─── INFORMATION GIVEN

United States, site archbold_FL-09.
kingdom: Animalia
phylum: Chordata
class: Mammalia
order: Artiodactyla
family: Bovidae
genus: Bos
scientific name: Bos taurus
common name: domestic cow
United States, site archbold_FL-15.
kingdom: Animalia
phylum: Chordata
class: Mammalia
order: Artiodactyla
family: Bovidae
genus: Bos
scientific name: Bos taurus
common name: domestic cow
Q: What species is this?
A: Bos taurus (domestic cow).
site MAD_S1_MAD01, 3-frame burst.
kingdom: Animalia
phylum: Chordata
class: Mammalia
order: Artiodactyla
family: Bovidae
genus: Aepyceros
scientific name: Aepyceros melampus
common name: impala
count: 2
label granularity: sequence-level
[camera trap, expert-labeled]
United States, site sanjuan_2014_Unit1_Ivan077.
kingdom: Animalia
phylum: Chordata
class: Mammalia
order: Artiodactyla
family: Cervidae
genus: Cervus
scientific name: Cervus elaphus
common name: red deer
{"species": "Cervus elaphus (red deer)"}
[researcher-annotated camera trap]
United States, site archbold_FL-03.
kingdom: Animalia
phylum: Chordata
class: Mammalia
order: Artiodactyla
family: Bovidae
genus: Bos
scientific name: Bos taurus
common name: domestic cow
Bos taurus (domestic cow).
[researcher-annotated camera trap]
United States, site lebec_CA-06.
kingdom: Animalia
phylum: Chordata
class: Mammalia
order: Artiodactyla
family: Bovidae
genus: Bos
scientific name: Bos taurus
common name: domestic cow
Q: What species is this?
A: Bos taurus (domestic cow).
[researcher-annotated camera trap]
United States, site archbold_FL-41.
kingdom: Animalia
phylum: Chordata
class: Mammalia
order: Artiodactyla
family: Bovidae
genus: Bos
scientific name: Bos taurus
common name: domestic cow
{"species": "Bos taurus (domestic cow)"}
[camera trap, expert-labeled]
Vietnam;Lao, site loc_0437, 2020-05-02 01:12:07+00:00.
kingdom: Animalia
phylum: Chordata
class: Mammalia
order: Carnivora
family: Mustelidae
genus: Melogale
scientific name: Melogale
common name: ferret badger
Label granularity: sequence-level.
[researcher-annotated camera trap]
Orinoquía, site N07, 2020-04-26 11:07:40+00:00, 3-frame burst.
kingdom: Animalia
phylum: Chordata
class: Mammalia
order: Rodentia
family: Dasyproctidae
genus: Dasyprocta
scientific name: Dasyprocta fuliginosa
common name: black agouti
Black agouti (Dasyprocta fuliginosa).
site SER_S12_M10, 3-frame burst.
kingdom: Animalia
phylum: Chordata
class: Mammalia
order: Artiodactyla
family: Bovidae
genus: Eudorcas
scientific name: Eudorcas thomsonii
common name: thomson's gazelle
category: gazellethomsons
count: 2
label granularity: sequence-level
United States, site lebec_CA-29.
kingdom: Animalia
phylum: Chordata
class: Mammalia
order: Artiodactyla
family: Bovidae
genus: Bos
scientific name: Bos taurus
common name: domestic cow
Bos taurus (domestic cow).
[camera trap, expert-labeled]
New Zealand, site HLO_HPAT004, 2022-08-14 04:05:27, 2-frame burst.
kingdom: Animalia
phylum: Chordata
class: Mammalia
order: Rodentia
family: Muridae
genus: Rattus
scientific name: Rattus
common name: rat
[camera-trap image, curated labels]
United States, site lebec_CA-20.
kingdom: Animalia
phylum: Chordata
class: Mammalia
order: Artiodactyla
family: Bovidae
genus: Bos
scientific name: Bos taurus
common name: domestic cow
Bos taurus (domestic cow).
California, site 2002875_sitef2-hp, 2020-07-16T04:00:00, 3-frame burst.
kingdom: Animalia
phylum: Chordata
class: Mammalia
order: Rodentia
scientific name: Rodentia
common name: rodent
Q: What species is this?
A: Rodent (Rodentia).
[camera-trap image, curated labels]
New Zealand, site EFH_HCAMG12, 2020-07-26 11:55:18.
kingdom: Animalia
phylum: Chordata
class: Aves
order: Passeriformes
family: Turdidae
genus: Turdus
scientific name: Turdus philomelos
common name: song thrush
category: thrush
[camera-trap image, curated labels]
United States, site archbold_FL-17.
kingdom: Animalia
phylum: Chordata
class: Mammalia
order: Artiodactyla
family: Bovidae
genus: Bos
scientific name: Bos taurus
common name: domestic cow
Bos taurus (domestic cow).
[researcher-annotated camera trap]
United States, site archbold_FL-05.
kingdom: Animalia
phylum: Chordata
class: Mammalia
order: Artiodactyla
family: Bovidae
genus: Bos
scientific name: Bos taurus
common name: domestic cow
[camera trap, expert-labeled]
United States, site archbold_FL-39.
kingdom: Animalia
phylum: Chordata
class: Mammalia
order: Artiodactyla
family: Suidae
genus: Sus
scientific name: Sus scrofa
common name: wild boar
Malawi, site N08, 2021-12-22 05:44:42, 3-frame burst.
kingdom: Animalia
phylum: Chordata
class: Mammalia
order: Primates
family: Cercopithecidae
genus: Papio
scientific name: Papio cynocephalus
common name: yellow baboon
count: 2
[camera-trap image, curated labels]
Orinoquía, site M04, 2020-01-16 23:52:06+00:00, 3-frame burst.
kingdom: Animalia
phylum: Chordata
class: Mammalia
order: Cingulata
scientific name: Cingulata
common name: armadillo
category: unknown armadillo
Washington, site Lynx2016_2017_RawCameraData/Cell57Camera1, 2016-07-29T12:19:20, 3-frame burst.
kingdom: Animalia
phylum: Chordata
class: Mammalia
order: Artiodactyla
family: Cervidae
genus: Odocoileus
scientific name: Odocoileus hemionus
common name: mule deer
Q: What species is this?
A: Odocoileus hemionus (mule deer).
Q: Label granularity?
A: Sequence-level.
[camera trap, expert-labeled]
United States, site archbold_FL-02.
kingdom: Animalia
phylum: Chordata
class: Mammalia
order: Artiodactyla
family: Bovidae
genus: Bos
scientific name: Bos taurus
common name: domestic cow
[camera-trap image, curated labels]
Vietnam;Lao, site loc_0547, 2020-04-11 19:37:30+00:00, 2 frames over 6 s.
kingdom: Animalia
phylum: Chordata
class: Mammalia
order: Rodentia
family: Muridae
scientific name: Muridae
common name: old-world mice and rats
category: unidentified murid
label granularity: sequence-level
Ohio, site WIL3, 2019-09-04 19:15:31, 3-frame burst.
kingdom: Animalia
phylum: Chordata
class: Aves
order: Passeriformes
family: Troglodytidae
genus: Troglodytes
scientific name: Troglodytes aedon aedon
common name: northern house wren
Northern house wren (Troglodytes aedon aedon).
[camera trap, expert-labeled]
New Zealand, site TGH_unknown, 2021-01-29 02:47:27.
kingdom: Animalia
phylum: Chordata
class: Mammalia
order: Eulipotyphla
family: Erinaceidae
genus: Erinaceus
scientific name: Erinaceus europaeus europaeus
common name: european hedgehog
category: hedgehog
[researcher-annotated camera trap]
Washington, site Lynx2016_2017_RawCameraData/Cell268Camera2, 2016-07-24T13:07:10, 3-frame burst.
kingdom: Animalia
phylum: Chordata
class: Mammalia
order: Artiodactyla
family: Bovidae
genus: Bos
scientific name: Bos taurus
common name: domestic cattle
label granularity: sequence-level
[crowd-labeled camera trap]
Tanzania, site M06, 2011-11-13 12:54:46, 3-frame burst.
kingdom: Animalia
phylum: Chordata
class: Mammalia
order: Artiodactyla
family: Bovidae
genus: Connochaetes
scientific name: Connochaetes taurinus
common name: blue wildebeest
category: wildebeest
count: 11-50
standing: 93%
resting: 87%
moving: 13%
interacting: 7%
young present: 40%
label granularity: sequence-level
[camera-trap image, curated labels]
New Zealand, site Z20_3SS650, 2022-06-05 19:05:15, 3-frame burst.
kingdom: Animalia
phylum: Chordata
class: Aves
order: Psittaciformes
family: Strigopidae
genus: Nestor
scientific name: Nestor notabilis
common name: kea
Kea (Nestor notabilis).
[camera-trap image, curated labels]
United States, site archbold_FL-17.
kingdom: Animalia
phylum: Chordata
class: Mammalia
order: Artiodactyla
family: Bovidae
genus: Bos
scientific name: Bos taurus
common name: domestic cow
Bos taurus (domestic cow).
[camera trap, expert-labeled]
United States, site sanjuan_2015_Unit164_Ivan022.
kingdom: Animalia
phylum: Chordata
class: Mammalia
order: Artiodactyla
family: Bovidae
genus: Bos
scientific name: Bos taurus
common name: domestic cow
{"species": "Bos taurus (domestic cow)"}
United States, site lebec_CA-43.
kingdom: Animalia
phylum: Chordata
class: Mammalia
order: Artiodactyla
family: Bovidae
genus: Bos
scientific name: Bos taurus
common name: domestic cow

──────

**EXERCISE OBJECTIVE**
Within the data above, the span starting at the line containing "genus: Melogale" and ending at the line containing "scientific name: Dasyprocta fuliginosa" is to be retyped exactly, with no other lines.

**ANSWER BOX**
genus: Melogale
scientific name: Melogale
common name: ferret badger
Label granularity: sequence-level.
[researcher-annotated camera trap]
Orinoquía, site N07, 2020-04-26 11:07:40+00:00, 3-frame burst.
kingdom: Animalia
phylum: Chordata
class: Mammalia
order: Rodentia
family: Dasyproctidae
genus: Dasyprocta
scientific name: Dasyprocta fuliginosa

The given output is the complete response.